### Deine Aufgabe:
Ordne die folgenden Zeilen als Markdown-Tabelle mit den Spalten „Nr“ und „Inhalt“ an und lass dabei die Leerzeilen weg. Die Bilder gehören nicht in die Antwort.

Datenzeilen
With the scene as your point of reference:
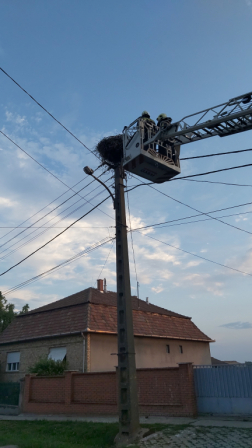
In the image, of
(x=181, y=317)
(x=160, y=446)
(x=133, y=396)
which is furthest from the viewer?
(x=181, y=317)

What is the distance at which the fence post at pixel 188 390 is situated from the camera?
40.3ft

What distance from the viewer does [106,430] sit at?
11227 mm

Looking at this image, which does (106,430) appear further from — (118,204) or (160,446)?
(118,204)

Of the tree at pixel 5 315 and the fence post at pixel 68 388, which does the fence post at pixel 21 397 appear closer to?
the fence post at pixel 68 388

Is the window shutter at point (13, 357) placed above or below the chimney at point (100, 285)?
below

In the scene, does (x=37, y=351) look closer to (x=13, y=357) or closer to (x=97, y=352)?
(x=13, y=357)

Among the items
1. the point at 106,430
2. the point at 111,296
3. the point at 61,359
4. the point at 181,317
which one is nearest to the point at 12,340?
the point at 61,359

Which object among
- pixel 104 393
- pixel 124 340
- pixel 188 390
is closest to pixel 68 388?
pixel 104 393

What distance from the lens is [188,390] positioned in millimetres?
12430

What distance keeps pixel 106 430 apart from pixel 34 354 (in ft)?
39.8

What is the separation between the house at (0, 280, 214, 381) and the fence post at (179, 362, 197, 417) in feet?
24.9

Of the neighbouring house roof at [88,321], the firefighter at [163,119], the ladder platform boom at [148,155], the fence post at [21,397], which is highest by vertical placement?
the firefighter at [163,119]

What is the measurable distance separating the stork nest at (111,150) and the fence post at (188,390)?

### Vollständige Antwort:
| Nr | Inhalt |
|---|---|
| 1 | With the scene as your point of reference: |
| 2 | In the image, of |
| 3 | (x=181, y=317) |
| 4 | (x=160, y=446) |
| 5 | (x=133, y=396) |
| 6 | which is furthest from the viewer? |
| 7 | (x=181, y=317) |
| 8 | What is the distance at which the fence post at pixel 188 390 is situated from the camera? |
| 9 | 40.3ft |
| 10 | What distance from the viewer does [106,430] sit at? |
| 11 | 11227 mm |
| 12 | Looking at this image, which does (106,430) appear further from — (118,204) or (160,446)? |
| 13 | (118,204) |
| 14 | Of the tree at pixel 5 315 and the fence post at pixel 68 388, which does the fence post at pixel 21 397 appear closer to? |
| 15 | the fence post at pixel 68 388 |
| 16 | Is the window shutter at point (13, 357) placed above or below the chimney at point (100, 285)? |
| 17 | below |
| 18 | In the scene, does (x=37, y=351) look closer to (x=13, y=357) or closer to (x=97, y=352)? |
| 19 | (x=13, y=357) |
| 20 | Among the items |
| 21 | 1. the point at 106,430 |
| 22 | 2. the point at 111,296 |
| 23 | 3. the point at 61,359 |
| 24 | 4. the point at 181,317 |
| 25 | which one is nearest to the point at 12,340? |
| 26 | the point at 61,359 |
| 27 | Which object among |
| 28 | - pixel 104 393 |
| 29 | - pixel 124 340 |
| 30 | - pixel 188 390 |
| 31 | is closest to pixel 68 388? |
| 32 | pixel 104 393 |
| 33 | What distance from the lens is [188,390] positioned in millimetres? |
| 34 | 12430 |
| 35 | What distance keeps pixel 106 430 apart from pixel 34 354 (in ft)? |
| 36 | 39.8 |
| 37 | What is the separation between the house at (0, 280, 214, 381) and the fence post at (179, 362, 197, 417) in feet? |
| 38 | 24.9 |
| 39 | Of the neighbouring house roof at [88,321], the firefighter at [163,119], the ladder platform boom at [148,155], the fence post at [21,397], which is highest by vertical placement? |
| 40 | the firefighter at [163,119] |
| 41 | What is the measurable distance separating the stork nest at (111,150) and the fence post at (188,390)? |